[Rows from a spatial reasoning dataset]
** begin **

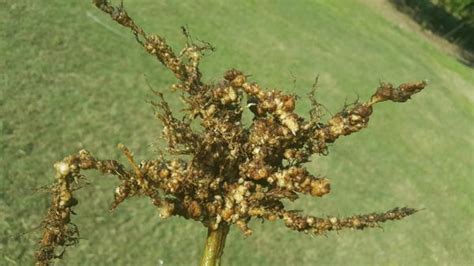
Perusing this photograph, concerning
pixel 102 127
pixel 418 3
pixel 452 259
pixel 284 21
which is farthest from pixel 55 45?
pixel 418 3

** end **

▶ **WHAT NEEDS TO BE DONE**
Write out all the lines of the data again, requests included, and shift every pixel coordinate in the answers by -139. Leave the pictures out.

▶ **TASK RESPONSE**
Perusing this photograph, concerning
pixel 102 127
pixel 418 3
pixel 452 259
pixel 284 21
which is farthest from pixel 55 45?
pixel 279 -136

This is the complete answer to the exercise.